HOLMES CITY, Minn. — I'd never heard of a haboob until about two years ago when one struck lakes and towns around Alexandria and ripped the roof off Blade's Store, which houses the post office for Holmes City and sells bait and other provisions for residents and visitors of Grant and Blackwell lakes.
A haboob is an intense windstorm, usually associated with dry, desert areas. Indeed, there was a lot of dust in the one that cut through west-central Minnesota on May 12, 2022.
A couple months later, I called Julie Rice, co-owner of Blade's, for a feature story about what to do when a natural disaster hits your business. She recalled watching a 6-foot wall of water race across Grant Lake while she got her mother and an employee into the basement of the store.
That article mentioned one other unusual development: Within weeks of the disaster, both her longtime insurance agent and her claims adjuster retired.
"It only went downhill from there," Rice said last month when I visited Blade's Store. A bald eagle perched atop a nearby utility pole as we looked at exterior repairs.
Minnesotans who experience disasters — and the insurers who help them — are in a complicated moment. It's not a crisis of the kind happening in California, Texas or, worst of all, Florida, where most residents now buy homeowner's coverage from the state government. But neither are things going smoothly.
We may be in the proverbial pot of water that's slowly heating up.
"That's a fair assessment," said Aaron Cocking, chief executive of the Insurance Federation of Minnesota, a trade group of insurers.
The increasing frequency of natural disasters, coupled with the surging cost of rebuilding, is hurting insurers nationwide. In a stunning front-page story last month, the Wall Street Journal reported the scale of a problem that is spiraling like this: Hit by growing losses from claim costs, insurers raise premiums, leading consumers to cut back on coverage or legislators to impose limits on insurers, leading insurers to pull out of high-risk places, leading to more costs for consumers.
In Minnesota, where property insurance prices are surpassed only by states on the coasts, the spiral is playing out slightly differently. State law permits regulators to call for a public hearing whenever an insurance carrier raises premiums 25% or more in a year, a prospect that tends to lead insurers to stay below that threshold.
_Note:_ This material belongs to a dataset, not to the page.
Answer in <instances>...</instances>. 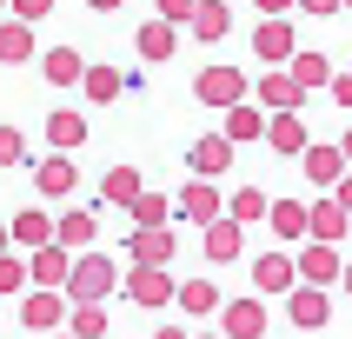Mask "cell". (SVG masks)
<instances>
[{"instance_id": "484cf974", "label": "cell", "mask_w": 352, "mask_h": 339, "mask_svg": "<svg viewBox=\"0 0 352 339\" xmlns=\"http://www.w3.org/2000/svg\"><path fill=\"white\" fill-rule=\"evenodd\" d=\"M27 160V140H20V127H0V166H20Z\"/></svg>"}, {"instance_id": "f1b7e54d", "label": "cell", "mask_w": 352, "mask_h": 339, "mask_svg": "<svg viewBox=\"0 0 352 339\" xmlns=\"http://www.w3.org/2000/svg\"><path fill=\"white\" fill-rule=\"evenodd\" d=\"M133 213H140V226H160V219H166V199L140 193V199H133Z\"/></svg>"}, {"instance_id": "277c9868", "label": "cell", "mask_w": 352, "mask_h": 339, "mask_svg": "<svg viewBox=\"0 0 352 339\" xmlns=\"http://www.w3.org/2000/svg\"><path fill=\"white\" fill-rule=\"evenodd\" d=\"M133 259H140V266H166V259H173V233L140 226V233H133Z\"/></svg>"}, {"instance_id": "2e32d148", "label": "cell", "mask_w": 352, "mask_h": 339, "mask_svg": "<svg viewBox=\"0 0 352 339\" xmlns=\"http://www.w3.org/2000/svg\"><path fill=\"white\" fill-rule=\"evenodd\" d=\"M107 199H113V206H133L140 199V173L133 166H113V173H107Z\"/></svg>"}, {"instance_id": "ab89813d", "label": "cell", "mask_w": 352, "mask_h": 339, "mask_svg": "<svg viewBox=\"0 0 352 339\" xmlns=\"http://www.w3.org/2000/svg\"><path fill=\"white\" fill-rule=\"evenodd\" d=\"M94 7H113V0H94Z\"/></svg>"}, {"instance_id": "7402d4cb", "label": "cell", "mask_w": 352, "mask_h": 339, "mask_svg": "<svg viewBox=\"0 0 352 339\" xmlns=\"http://www.w3.org/2000/svg\"><path fill=\"white\" fill-rule=\"evenodd\" d=\"M299 266H306V279H333V273H339V259H333V246H313V253L299 259Z\"/></svg>"}, {"instance_id": "1f68e13d", "label": "cell", "mask_w": 352, "mask_h": 339, "mask_svg": "<svg viewBox=\"0 0 352 339\" xmlns=\"http://www.w3.org/2000/svg\"><path fill=\"white\" fill-rule=\"evenodd\" d=\"M273 226H279V233H306V213H299V206H279Z\"/></svg>"}, {"instance_id": "4dcf8cb0", "label": "cell", "mask_w": 352, "mask_h": 339, "mask_svg": "<svg viewBox=\"0 0 352 339\" xmlns=\"http://www.w3.org/2000/svg\"><path fill=\"white\" fill-rule=\"evenodd\" d=\"M299 140H306V133H299V120H279V127H273V146H279V153H299Z\"/></svg>"}, {"instance_id": "44dd1931", "label": "cell", "mask_w": 352, "mask_h": 339, "mask_svg": "<svg viewBox=\"0 0 352 339\" xmlns=\"http://www.w3.org/2000/svg\"><path fill=\"white\" fill-rule=\"evenodd\" d=\"M193 166H199V173H219V166H226V140H199V146H193Z\"/></svg>"}, {"instance_id": "d6a6232c", "label": "cell", "mask_w": 352, "mask_h": 339, "mask_svg": "<svg viewBox=\"0 0 352 339\" xmlns=\"http://www.w3.org/2000/svg\"><path fill=\"white\" fill-rule=\"evenodd\" d=\"M233 213H239V219H259V213H266V199H259V193H239Z\"/></svg>"}, {"instance_id": "74e56055", "label": "cell", "mask_w": 352, "mask_h": 339, "mask_svg": "<svg viewBox=\"0 0 352 339\" xmlns=\"http://www.w3.org/2000/svg\"><path fill=\"white\" fill-rule=\"evenodd\" d=\"M346 293H352V266H346Z\"/></svg>"}, {"instance_id": "7c38bea8", "label": "cell", "mask_w": 352, "mask_h": 339, "mask_svg": "<svg viewBox=\"0 0 352 339\" xmlns=\"http://www.w3.org/2000/svg\"><path fill=\"white\" fill-rule=\"evenodd\" d=\"M233 94H239V74H226V67H213V74H199V100H213V107H226Z\"/></svg>"}, {"instance_id": "d6986e66", "label": "cell", "mask_w": 352, "mask_h": 339, "mask_svg": "<svg viewBox=\"0 0 352 339\" xmlns=\"http://www.w3.org/2000/svg\"><path fill=\"white\" fill-rule=\"evenodd\" d=\"M120 87H126V80H120L113 67H87V94H94V100H113Z\"/></svg>"}, {"instance_id": "8d00e7d4", "label": "cell", "mask_w": 352, "mask_h": 339, "mask_svg": "<svg viewBox=\"0 0 352 339\" xmlns=\"http://www.w3.org/2000/svg\"><path fill=\"white\" fill-rule=\"evenodd\" d=\"M153 339H186V333H153Z\"/></svg>"}, {"instance_id": "60d3db41", "label": "cell", "mask_w": 352, "mask_h": 339, "mask_svg": "<svg viewBox=\"0 0 352 339\" xmlns=\"http://www.w3.org/2000/svg\"><path fill=\"white\" fill-rule=\"evenodd\" d=\"M54 339H74V333H54Z\"/></svg>"}, {"instance_id": "9c48e42d", "label": "cell", "mask_w": 352, "mask_h": 339, "mask_svg": "<svg viewBox=\"0 0 352 339\" xmlns=\"http://www.w3.org/2000/svg\"><path fill=\"white\" fill-rule=\"evenodd\" d=\"M0 60H34V34H27V20H0Z\"/></svg>"}, {"instance_id": "3957f363", "label": "cell", "mask_w": 352, "mask_h": 339, "mask_svg": "<svg viewBox=\"0 0 352 339\" xmlns=\"http://www.w3.org/2000/svg\"><path fill=\"white\" fill-rule=\"evenodd\" d=\"M67 273H74V266H67V253H60V246H40L34 266H27V279H34L40 293H60V286H67Z\"/></svg>"}, {"instance_id": "f546056e", "label": "cell", "mask_w": 352, "mask_h": 339, "mask_svg": "<svg viewBox=\"0 0 352 339\" xmlns=\"http://www.w3.org/2000/svg\"><path fill=\"white\" fill-rule=\"evenodd\" d=\"M193 27H199V40H219V34H226V14H219V7H199Z\"/></svg>"}, {"instance_id": "8992f818", "label": "cell", "mask_w": 352, "mask_h": 339, "mask_svg": "<svg viewBox=\"0 0 352 339\" xmlns=\"http://www.w3.org/2000/svg\"><path fill=\"white\" fill-rule=\"evenodd\" d=\"M133 299L140 306H166V299H173V279L160 273V266H140L133 273Z\"/></svg>"}, {"instance_id": "836d02e7", "label": "cell", "mask_w": 352, "mask_h": 339, "mask_svg": "<svg viewBox=\"0 0 352 339\" xmlns=\"http://www.w3.org/2000/svg\"><path fill=\"white\" fill-rule=\"evenodd\" d=\"M14 7H20L27 20H34V14H47V0H14Z\"/></svg>"}, {"instance_id": "cb8c5ba5", "label": "cell", "mask_w": 352, "mask_h": 339, "mask_svg": "<svg viewBox=\"0 0 352 339\" xmlns=\"http://www.w3.org/2000/svg\"><path fill=\"white\" fill-rule=\"evenodd\" d=\"M20 286H27V266H20L14 253H0V299H7V293H20Z\"/></svg>"}, {"instance_id": "d4e9b609", "label": "cell", "mask_w": 352, "mask_h": 339, "mask_svg": "<svg viewBox=\"0 0 352 339\" xmlns=\"http://www.w3.org/2000/svg\"><path fill=\"white\" fill-rule=\"evenodd\" d=\"M140 54H146V60H166V54H173V34H166V27H146V34H140Z\"/></svg>"}, {"instance_id": "83f0119b", "label": "cell", "mask_w": 352, "mask_h": 339, "mask_svg": "<svg viewBox=\"0 0 352 339\" xmlns=\"http://www.w3.org/2000/svg\"><path fill=\"white\" fill-rule=\"evenodd\" d=\"M306 173H313V179H339V153H333V146L306 153Z\"/></svg>"}, {"instance_id": "ffe728a7", "label": "cell", "mask_w": 352, "mask_h": 339, "mask_svg": "<svg viewBox=\"0 0 352 339\" xmlns=\"http://www.w3.org/2000/svg\"><path fill=\"white\" fill-rule=\"evenodd\" d=\"M47 80H54V87H67V80H87V67H80L74 54H47Z\"/></svg>"}, {"instance_id": "7a4b0ae2", "label": "cell", "mask_w": 352, "mask_h": 339, "mask_svg": "<svg viewBox=\"0 0 352 339\" xmlns=\"http://www.w3.org/2000/svg\"><path fill=\"white\" fill-rule=\"evenodd\" d=\"M20 319H27L34 333H54L60 319H67V293H40V286H34V293L20 299Z\"/></svg>"}, {"instance_id": "603a6c76", "label": "cell", "mask_w": 352, "mask_h": 339, "mask_svg": "<svg viewBox=\"0 0 352 339\" xmlns=\"http://www.w3.org/2000/svg\"><path fill=\"white\" fill-rule=\"evenodd\" d=\"M107 333V313H100V306H80L74 313V339H100Z\"/></svg>"}, {"instance_id": "ac0fdd59", "label": "cell", "mask_w": 352, "mask_h": 339, "mask_svg": "<svg viewBox=\"0 0 352 339\" xmlns=\"http://www.w3.org/2000/svg\"><path fill=\"white\" fill-rule=\"evenodd\" d=\"M54 239H60V246H87V239H94V213H67L54 226Z\"/></svg>"}, {"instance_id": "9a60e30c", "label": "cell", "mask_w": 352, "mask_h": 339, "mask_svg": "<svg viewBox=\"0 0 352 339\" xmlns=\"http://www.w3.org/2000/svg\"><path fill=\"white\" fill-rule=\"evenodd\" d=\"M47 140H54L60 153H67V146H80V140H87V127H80V113H54V120H47Z\"/></svg>"}, {"instance_id": "4316f807", "label": "cell", "mask_w": 352, "mask_h": 339, "mask_svg": "<svg viewBox=\"0 0 352 339\" xmlns=\"http://www.w3.org/2000/svg\"><path fill=\"white\" fill-rule=\"evenodd\" d=\"M313 233L319 239H339V233H346V213H339V206H319V213H313Z\"/></svg>"}, {"instance_id": "30bf717a", "label": "cell", "mask_w": 352, "mask_h": 339, "mask_svg": "<svg viewBox=\"0 0 352 339\" xmlns=\"http://www.w3.org/2000/svg\"><path fill=\"white\" fill-rule=\"evenodd\" d=\"M326 313H333V306H326L319 286H299V293H293V319H299V326H326Z\"/></svg>"}, {"instance_id": "8fae6325", "label": "cell", "mask_w": 352, "mask_h": 339, "mask_svg": "<svg viewBox=\"0 0 352 339\" xmlns=\"http://www.w3.org/2000/svg\"><path fill=\"white\" fill-rule=\"evenodd\" d=\"M179 206H186V219H206V226H213V213H219V193H213V186H206V179H193Z\"/></svg>"}, {"instance_id": "5bb4252c", "label": "cell", "mask_w": 352, "mask_h": 339, "mask_svg": "<svg viewBox=\"0 0 352 339\" xmlns=\"http://www.w3.org/2000/svg\"><path fill=\"white\" fill-rule=\"evenodd\" d=\"M233 253H239V226L213 219V226H206V259H233Z\"/></svg>"}, {"instance_id": "f35d334b", "label": "cell", "mask_w": 352, "mask_h": 339, "mask_svg": "<svg viewBox=\"0 0 352 339\" xmlns=\"http://www.w3.org/2000/svg\"><path fill=\"white\" fill-rule=\"evenodd\" d=\"M346 160H352V133H346Z\"/></svg>"}, {"instance_id": "d590c367", "label": "cell", "mask_w": 352, "mask_h": 339, "mask_svg": "<svg viewBox=\"0 0 352 339\" xmlns=\"http://www.w3.org/2000/svg\"><path fill=\"white\" fill-rule=\"evenodd\" d=\"M7 239H14V233H7V219H0V253H7Z\"/></svg>"}, {"instance_id": "4fadbf2b", "label": "cell", "mask_w": 352, "mask_h": 339, "mask_svg": "<svg viewBox=\"0 0 352 339\" xmlns=\"http://www.w3.org/2000/svg\"><path fill=\"white\" fill-rule=\"evenodd\" d=\"M179 306H186V313H213L219 286H213V279H186V286H179Z\"/></svg>"}, {"instance_id": "ba28073f", "label": "cell", "mask_w": 352, "mask_h": 339, "mask_svg": "<svg viewBox=\"0 0 352 339\" xmlns=\"http://www.w3.org/2000/svg\"><path fill=\"white\" fill-rule=\"evenodd\" d=\"M34 179H40V193H74V160H67V153H60V160H40Z\"/></svg>"}, {"instance_id": "6da1fadb", "label": "cell", "mask_w": 352, "mask_h": 339, "mask_svg": "<svg viewBox=\"0 0 352 339\" xmlns=\"http://www.w3.org/2000/svg\"><path fill=\"white\" fill-rule=\"evenodd\" d=\"M107 286H113V259H100V253L74 259V273H67V299H74V306H94V299H107Z\"/></svg>"}, {"instance_id": "52a82bcc", "label": "cell", "mask_w": 352, "mask_h": 339, "mask_svg": "<svg viewBox=\"0 0 352 339\" xmlns=\"http://www.w3.org/2000/svg\"><path fill=\"white\" fill-rule=\"evenodd\" d=\"M259 333H266V313H259L253 299L226 306V339H259Z\"/></svg>"}, {"instance_id": "5b68a950", "label": "cell", "mask_w": 352, "mask_h": 339, "mask_svg": "<svg viewBox=\"0 0 352 339\" xmlns=\"http://www.w3.org/2000/svg\"><path fill=\"white\" fill-rule=\"evenodd\" d=\"M7 233H14L20 246H34V253H40V246L54 239V219H47V213H34V206H27V213H14V226H7Z\"/></svg>"}, {"instance_id": "e0dca14e", "label": "cell", "mask_w": 352, "mask_h": 339, "mask_svg": "<svg viewBox=\"0 0 352 339\" xmlns=\"http://www.w3.org/2000/svg\"><path fill=\"white\" fill-rule=\"evenodd\" d=\"M253 279H259V293H279V286H293V266H286V259H259V266H253Z\"/></svg>"}, {"instance_id": "e575fe53", "label": "cell", "mask_w": 352, "mask_h": 339, "mask_svg": "<svg viewBox=\"0 0 352 339\" xmlns=\"http://www.w3.org/2000/svg\"><path fill=\"white\" fill-rule=\"evenodd\" d=\"M339 206H352V179H346V186H339Z\"/></svg>"}]
</instances>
"There's a risk of having to divulge some proprietary information, so companies are generally unwilling to go through that process," Cocking said. "As such, carriers are having to take less rate than is actuarially needed."
Property insurers in the state did raise premiums and put more restrictions on coverage last year after experiencing a very difficult 2022. For every $1 insurers collected from homeowner premiums that year, they paid out $1.92 in claims. That was the most of four consecutive years in which claim payouts exceeded premium collections in Minnesota, according the American Property Casualty Insurance Association.
The state experienced 387 major hail events in 2022, behind only Texas and Nebraska, and 77 tornadoes, behind only Mississippi, Texas and Alabama. Combined damages exceeded $5 billion. Three weeks after the haboob hit Blade's Store, a tornado damaged more than 100 structures in Forada, 12 miles away.
For the rest of summer, claims adjusters and contractors worked extra-long days to get Douglas County residents back on their feet. Roofing contractors told Rice it would be weeks or months before they could get a roof back on her two-story building, the top floor of which is her home.
In late September, a roofing contractor called to tell her a crew was available. She didn't have a damage estimate to negotiate costs, however. The transfer to a second adjuster wasn't smooth. For weeks, the new adjuster asked for photos and for information Rice thought had been collected by the one who retired.
In October, an adjuster arrived for an in-person visit. Within a week, Rice received a $158,000 damage estimate from an Iowa reinsurance firm. Most elements, however, were far below what she was hearing from contractors or what she had already paid. For instance, the insurance firm estimated $400 to clean the building, but Rice had already paid a damage restoration company nearly ten times that amount.
The new roof did get put on before winter hit in 2022. However, the interior fix-up and siding replacement took most of 2023. To cut costs, Rice and her partner did a lot of the interior work themselves.
"We ended up being able to pay for the complete siding job with enough insurance money that we didn't have to get a loan" she said.
Her contractor was there until "the gold fall weather kicked in" last year. "That was when I finally had the peace of mind that we're not going to have to go into debt," Rice said.